Reza Shah embodies many of the book's ironies. Denounced as both a British stooge and a Hitler sympathiser, a soldier who founded a dynasty because he failed to establish a republic, he, like many other Iranian leaders, had to dance some very fine lines between religion and politics, modernity and tradition, the nationalism of his homeland and the Dar al-Islam of a wider, fractured faith. Like many, he failed.

Axworthy provides concise and precise descriptions of the differences and grievances between Shi'ism and Sunni Islam, as well as sketching Sufism and the modern Baha'i faith. The role of popular religious movements, often aligned to socially disadvantaged groups – the heresy of Mani, the Mazdakite Rebellion – has left an indelible mark on the development of Iranian politics. Although religion is intertwined throughout the story, Axworthy points out that only 1.4% of the population attend Friday prayers.

PROBLEM SET -
1. From the passage, list every faith, branch of Islam, or religious movement named in the second paragraph.
2. Decide whether each statement agrees with the passage: (a) Reza Shah founded a dynasty after failing to establish a republic. (b) Reza Shah was denounced only as a British stooge. (c) Axworthy notes that most of the population attends Friday prayers. Answer yes or no for each, quoting the deciding words.

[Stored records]

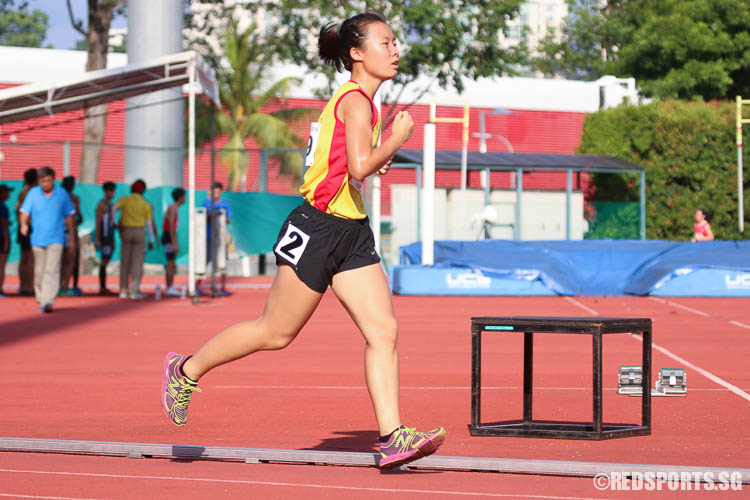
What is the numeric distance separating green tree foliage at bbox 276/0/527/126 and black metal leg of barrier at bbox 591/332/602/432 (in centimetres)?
2823

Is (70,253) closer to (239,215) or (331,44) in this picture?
(239,215)

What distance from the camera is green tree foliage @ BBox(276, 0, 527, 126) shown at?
34438 mm

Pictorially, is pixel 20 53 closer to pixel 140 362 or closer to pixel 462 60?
pixel 462 60

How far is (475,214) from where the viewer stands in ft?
92.2

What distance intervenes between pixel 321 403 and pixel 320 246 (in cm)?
315

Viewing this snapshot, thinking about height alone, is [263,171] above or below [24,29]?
below

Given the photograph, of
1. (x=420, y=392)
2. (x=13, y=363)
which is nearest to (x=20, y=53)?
(x=13, y=363)

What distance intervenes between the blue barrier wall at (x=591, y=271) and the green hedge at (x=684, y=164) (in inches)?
505

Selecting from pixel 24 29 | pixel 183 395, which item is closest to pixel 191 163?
pixel 183 395

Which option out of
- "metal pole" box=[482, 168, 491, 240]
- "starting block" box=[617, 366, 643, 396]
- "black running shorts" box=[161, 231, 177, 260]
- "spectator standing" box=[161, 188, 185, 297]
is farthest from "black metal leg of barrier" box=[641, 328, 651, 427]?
"metal pole" box=[482, 168, 491, 240]

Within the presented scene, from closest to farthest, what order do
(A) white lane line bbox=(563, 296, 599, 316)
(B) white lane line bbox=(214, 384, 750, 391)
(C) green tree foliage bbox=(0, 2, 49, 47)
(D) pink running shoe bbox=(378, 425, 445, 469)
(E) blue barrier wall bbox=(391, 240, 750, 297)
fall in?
(D) pink running shoe bbox=(378, 425, 445, 469), (B) white lane line bbox=(214, 384, 750, 391), (A) white lane line bbox=(563, 296, 599, 316), (E) blue barrier wall bbox=(391, 240, 750, 297), (C) green tree foliage bbox=(0, 2, 49, 47)

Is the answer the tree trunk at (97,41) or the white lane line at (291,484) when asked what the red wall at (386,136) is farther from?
the white lane line at (291,484)

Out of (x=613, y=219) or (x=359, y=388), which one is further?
(x=613, y=219)

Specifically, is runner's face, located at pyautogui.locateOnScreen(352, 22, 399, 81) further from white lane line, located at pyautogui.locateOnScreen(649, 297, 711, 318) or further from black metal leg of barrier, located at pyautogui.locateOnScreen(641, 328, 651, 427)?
white lane line, located at pyautogui.locateOnScreen(649, 297, 711, 318)
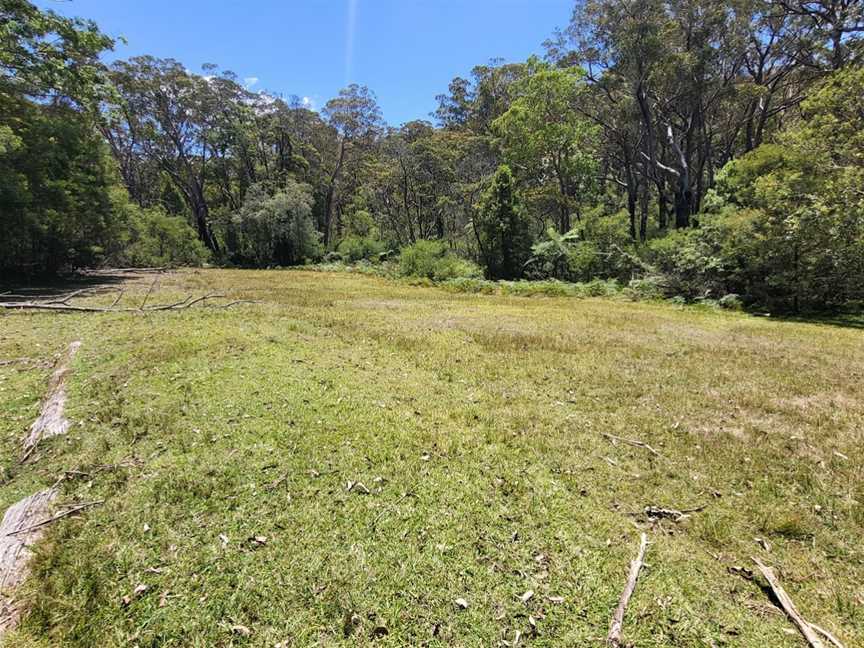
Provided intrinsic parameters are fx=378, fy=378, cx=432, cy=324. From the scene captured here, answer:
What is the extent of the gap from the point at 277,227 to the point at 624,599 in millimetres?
32685

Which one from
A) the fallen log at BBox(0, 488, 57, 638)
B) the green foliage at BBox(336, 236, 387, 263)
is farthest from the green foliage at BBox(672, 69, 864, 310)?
the green foliage at BBox(336, 236, 387, 263)

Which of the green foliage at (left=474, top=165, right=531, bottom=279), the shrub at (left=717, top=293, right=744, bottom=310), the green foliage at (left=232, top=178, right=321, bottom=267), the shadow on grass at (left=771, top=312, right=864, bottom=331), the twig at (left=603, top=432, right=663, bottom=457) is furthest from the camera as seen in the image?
the green foliage at (left=232, top=178, right=321, bottom=267)

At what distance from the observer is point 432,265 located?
2180 centimetres

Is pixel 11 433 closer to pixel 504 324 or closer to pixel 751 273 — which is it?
pixel 504 324

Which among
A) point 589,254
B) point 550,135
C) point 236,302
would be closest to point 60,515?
point 236,302

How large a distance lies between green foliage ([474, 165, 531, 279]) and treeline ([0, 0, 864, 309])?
0.11 m

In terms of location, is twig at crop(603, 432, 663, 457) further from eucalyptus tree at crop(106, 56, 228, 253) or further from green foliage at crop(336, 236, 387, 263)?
eucalyptus tree at crop(106, 56, 228, 253)

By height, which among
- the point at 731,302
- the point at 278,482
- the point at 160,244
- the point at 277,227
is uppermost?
the point at 277,227

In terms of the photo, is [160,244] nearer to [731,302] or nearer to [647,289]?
[647,289]

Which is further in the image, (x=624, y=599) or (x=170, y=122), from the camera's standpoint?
(x=170, y=122)

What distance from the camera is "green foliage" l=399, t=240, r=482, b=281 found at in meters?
21.5

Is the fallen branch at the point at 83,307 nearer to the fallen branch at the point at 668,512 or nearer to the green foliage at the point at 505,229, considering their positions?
the fallen branch at the point at 668,512

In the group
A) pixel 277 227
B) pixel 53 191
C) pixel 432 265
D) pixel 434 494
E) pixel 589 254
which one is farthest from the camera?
Answer: pixel 277 227

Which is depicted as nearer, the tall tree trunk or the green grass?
the green grass
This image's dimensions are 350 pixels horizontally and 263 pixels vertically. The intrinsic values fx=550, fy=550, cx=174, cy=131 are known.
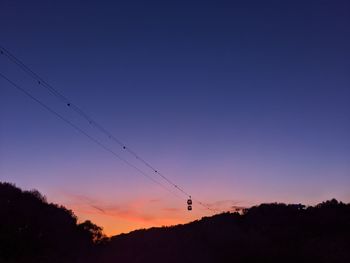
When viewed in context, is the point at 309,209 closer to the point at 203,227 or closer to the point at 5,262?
the point at 203,227

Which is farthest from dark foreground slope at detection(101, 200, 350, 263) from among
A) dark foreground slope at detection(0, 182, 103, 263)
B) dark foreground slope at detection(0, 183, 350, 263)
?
dark foreground slope at detection(0, 182, 103, 263)

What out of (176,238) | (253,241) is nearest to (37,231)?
(176,238)

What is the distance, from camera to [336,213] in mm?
89000

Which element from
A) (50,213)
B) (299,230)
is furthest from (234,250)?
(50,213)

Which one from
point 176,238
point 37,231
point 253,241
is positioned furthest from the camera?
point 176,238

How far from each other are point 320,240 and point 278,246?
6.82 metres

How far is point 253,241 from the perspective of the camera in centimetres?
7025

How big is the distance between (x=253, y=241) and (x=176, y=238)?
11.0 metres

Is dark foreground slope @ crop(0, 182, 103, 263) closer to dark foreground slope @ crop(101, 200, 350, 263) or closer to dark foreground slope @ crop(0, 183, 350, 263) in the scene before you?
dark foreground slope @ crop(0, 183, 350, 263)

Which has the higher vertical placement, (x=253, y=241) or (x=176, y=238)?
(x=176, y=238)

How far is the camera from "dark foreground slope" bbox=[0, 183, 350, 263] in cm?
5120

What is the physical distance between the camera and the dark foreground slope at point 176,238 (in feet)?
168

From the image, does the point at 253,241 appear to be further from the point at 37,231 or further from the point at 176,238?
the point at 37,231

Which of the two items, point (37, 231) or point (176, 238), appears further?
point (176, 238)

ANSWER SECTION -
1. Shi'ism, Sunni Islam, Sufism, the modern Baha'i faith, the heresy of Mani, the Mazdakite Rebellion

2.
(a) Yes: "a soldier who founded a dynasty because he failed to establish a republic"
(b) No: "Denounced as both a British stooge and a Hitler sympathiser"
(c) No: "only 1.4% of the population attend Friday prayers"